━━━━━ Records shown ━━━━━

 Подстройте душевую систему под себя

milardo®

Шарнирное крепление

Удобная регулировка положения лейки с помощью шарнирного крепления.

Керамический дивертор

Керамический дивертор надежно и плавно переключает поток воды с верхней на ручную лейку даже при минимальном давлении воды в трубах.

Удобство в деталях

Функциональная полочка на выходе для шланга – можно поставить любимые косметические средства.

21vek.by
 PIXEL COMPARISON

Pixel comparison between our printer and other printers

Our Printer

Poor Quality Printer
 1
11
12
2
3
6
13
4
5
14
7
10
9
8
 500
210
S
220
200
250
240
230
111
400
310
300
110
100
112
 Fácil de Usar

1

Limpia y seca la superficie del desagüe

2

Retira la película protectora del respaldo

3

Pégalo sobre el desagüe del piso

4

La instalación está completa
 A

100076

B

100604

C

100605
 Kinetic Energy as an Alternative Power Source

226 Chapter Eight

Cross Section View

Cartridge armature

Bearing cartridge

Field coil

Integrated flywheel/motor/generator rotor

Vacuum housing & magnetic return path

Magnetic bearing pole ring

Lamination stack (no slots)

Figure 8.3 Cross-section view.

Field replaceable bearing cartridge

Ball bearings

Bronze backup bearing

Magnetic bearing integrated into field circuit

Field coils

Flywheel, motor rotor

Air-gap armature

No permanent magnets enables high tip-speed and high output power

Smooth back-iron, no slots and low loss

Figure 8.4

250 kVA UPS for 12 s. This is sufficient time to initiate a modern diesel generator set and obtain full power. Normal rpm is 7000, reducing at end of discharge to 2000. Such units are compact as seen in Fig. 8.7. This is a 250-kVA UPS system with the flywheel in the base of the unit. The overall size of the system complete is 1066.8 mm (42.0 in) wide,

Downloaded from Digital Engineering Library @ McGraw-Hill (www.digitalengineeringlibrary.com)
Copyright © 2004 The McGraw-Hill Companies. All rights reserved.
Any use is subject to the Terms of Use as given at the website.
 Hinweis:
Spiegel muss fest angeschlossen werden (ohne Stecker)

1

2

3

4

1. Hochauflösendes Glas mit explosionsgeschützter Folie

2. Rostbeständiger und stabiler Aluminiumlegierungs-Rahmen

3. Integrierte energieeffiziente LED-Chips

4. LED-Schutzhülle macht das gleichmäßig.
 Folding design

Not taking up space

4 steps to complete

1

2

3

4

━━━━━

* **Activity**
Each entry needs to be given again exactly as it stands.

* **Response box**
 Подстройте душевую систему под себя

milardo®

Шарнирное крепление

Удобная регулировка положения лейки с помощью шарнирного крепления.

Керамический дивертор

Керамический дивертор надежно и плавно переключает поток воды с верхней на ручную лейку даже при минимальном давлении воды в трубах.

Удобство в деталях

Функциональная полочка на выходе для шланга – можно поставить любимые косметические средства.

21vek.by
 PIXEL COMPARISON

Pixel comparison between our printer and other printers

Our Printer

Poor Quality Printer
 1
11
12
2
3
6
13
4
5
14
7
10
9
8
 500
210
S
220
200
250
240
230
111
400
310
300
110
100
112
 Fácil de Usar

1

Limpia y seca la superficie del desagüe

2

Retira la película protectora del respaldo

3

Pégalo sobre el desagüe del piso

4

La instalación está completa
 A

100076

B

100604

C

100605
 Kinetic Energy as an Alternative Power Source

226 Chapter Eight

Cross Section View

Cartridge armature

Bearing cartridge

Field coil

Integrated flywheel/motor/generator rotor

Vacuum housing & magnetic return path

Magnetic bearing pole ring

Lamination stack (no slots)

Figure 8.3 Cross-section view.

Field replaceable bearing cartridge

Ball bearings

Bronze backup bearing

Magnetic bearing integrated into field circuit

Field coils

Flywheel, motor rotor

Air-gap armature

No permanent magnets enables high tip-speed and high output power

Smooth back-iron, no slots and low loss

Figure 8.4

250 kVA UPS for 12 s. This is sufficient time to initiate a modern diesel generator set and obtain full power. Normal rpm is 7000, reducing at end of discharge to 2000. Such units are compact as seen in Fig. 8.7. This is a 250-kVA UPS system with the flywheel in the base of the unit. The overall size of the system complete is 1066.8 mm (42.0 in) wide,

Downloaded from Digital Engineering Library @ McGraw-Hill (www.digitalengineeringlibrary.com)
Copyright © 2004 The McGraw-Hill Companies. All rights reserved.
Any use is subject to the Terms of Use as given at the website.
 Hinweis:
Spiegel muss fest angeschlossen werden (ohne Stecker)

1

2

3

4

1. Hochauflösendes Glas mit explosionsgeschützter Folie

2. Rostbeständiger und stabiler Aluminiumlegierungs-Rahmen

3. Integrierte energieeffiziente LED-Chips

4. LED-Schutzhülle macht das gleichmäßig.
 Folding design

Not taking up space

4 steps to complete

1

2

3

4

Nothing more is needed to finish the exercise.